[Source]
— BEGIN —

# Cats are better than dogs



## Cereth

Hi everybody!

in every language you know... can you please say: "Cats are better than dogs"  

thanks!


----------



## Mutichou

In French: Les chats sont mieux que les chiens.
In German: Katzen sind besser als Hunde. (I'm not sure about plurals...)


----------



## Laia

In Catalan:

Els gats són millors que els gossos.


Anyway, I think in the Balearic Islands, they would say:

Es gats són millors que es cans. (Please correct me if I'm wrong).


----------



## Whodunit

Mutichou said:
			
		

> In German: Katzen sind besser als Hunde. (I'm not sure about plurals...)


 
 It's correct.


----------



## elroy

Arabic:

* القطط أفضل من الكلاب.*
_(Al-qitatu afDalu min al-kilaabi.)_​


----------



## victoria luz

I gatti sono migliori dei cani 

_(I wholly heartfeltly agree)_

Victoria Luz
gattofila (cats-lover)


----------



## nichec

In Chinese:
貓咪比 狗狗好


----------



## Le Pamplemousse

Latin:  Feles meliores quam canes sunt.
          Feles meliores canibus sunt.

I don't agree, however.


----------



## lazarus1907

Spanish: Los gatos son mejores que los perros

Hi  "Le Pamplemousse",

Do you know any modern word derived from Feles (feline?) ? I am forgetting the little Latin I studied through lack of practice


----------



## kangminxi

in korean,

고양이가 개보다 낫다


----------



## Chriszinho85

In Portuguese:  Os gatos são melhores do que os cachorros.

— END —

[Problem set]
• a. In the forum thread about translating "Cats are better than dogs," what Catalan sentence does Laia think people in the Balearic Islands would use?
• b. Continue the forum thread on saying "Cats are better than dogs" in other languages, picking up after its last post.

[Dataset records]

— BEGIN —

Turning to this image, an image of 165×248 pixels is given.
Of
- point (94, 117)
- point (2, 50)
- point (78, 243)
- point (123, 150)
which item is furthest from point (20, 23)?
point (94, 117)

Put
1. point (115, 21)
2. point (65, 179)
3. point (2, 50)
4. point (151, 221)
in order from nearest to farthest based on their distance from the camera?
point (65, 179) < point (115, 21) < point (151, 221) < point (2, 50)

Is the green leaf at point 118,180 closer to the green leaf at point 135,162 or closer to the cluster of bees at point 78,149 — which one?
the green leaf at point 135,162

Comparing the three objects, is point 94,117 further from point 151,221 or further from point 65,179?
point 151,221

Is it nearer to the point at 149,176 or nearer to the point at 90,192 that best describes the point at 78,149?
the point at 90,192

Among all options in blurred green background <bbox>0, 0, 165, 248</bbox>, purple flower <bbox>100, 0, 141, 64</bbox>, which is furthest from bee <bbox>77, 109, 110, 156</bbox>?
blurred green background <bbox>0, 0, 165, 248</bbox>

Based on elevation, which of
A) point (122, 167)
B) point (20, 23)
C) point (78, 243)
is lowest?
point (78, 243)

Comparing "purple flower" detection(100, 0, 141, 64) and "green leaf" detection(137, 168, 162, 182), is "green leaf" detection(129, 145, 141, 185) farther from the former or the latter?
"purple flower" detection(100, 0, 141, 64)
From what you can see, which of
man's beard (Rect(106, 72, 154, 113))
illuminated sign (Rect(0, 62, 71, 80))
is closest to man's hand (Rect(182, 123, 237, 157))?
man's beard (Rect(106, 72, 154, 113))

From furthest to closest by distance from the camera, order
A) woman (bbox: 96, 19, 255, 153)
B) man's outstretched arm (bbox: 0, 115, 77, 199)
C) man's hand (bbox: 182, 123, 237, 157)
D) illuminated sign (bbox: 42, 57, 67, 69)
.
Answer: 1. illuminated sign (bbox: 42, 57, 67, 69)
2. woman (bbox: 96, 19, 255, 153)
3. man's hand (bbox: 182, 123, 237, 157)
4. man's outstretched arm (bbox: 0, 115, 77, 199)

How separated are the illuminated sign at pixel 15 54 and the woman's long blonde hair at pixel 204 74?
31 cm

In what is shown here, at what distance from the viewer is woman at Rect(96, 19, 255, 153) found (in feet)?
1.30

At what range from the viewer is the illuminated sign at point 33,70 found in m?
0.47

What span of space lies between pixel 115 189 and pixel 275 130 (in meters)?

— END —

[Answers to the exercises]
• a. Es gats són millors que es cans.

• b.
Also:  Os gatos são melhores do que os cães.


----------



## Dalian

nichec said:
			
		

> In Chinese:
> 貓咪比 狗狗好


猫比狗好 is more commonly said in Mandarin


----------



## Lancel0t

Cereth said:
			
		

> Hi everybody!
> 
> in every language you know... can you please say: "Cats are better than dogs"
> 
> thanks!


 
In Filipino,

Mas magaling ang "pusa" kaysa / kesa "aso" .


----------



## Ilmo

In Finnish:
Kissat ovat parempia kuin koirat.
In Swedish:
Katterna är bättre än hundarna.


----------



## MingRaymond

Dalian said:
			
		

> 猫比狗好 is more commonly said in Mandarin


 
I agree. 貓咪比狗狗好 is what a child will say.


----------



## Cereth

Thank you so much for your answers! and definitely !Les chats sont mieux que les chiens!

soy ailurofílica (cats lover)


----------



## nichec

MingRaymond said:
			
		

> I agree. 貓咪比狗狗好 is what a child will say.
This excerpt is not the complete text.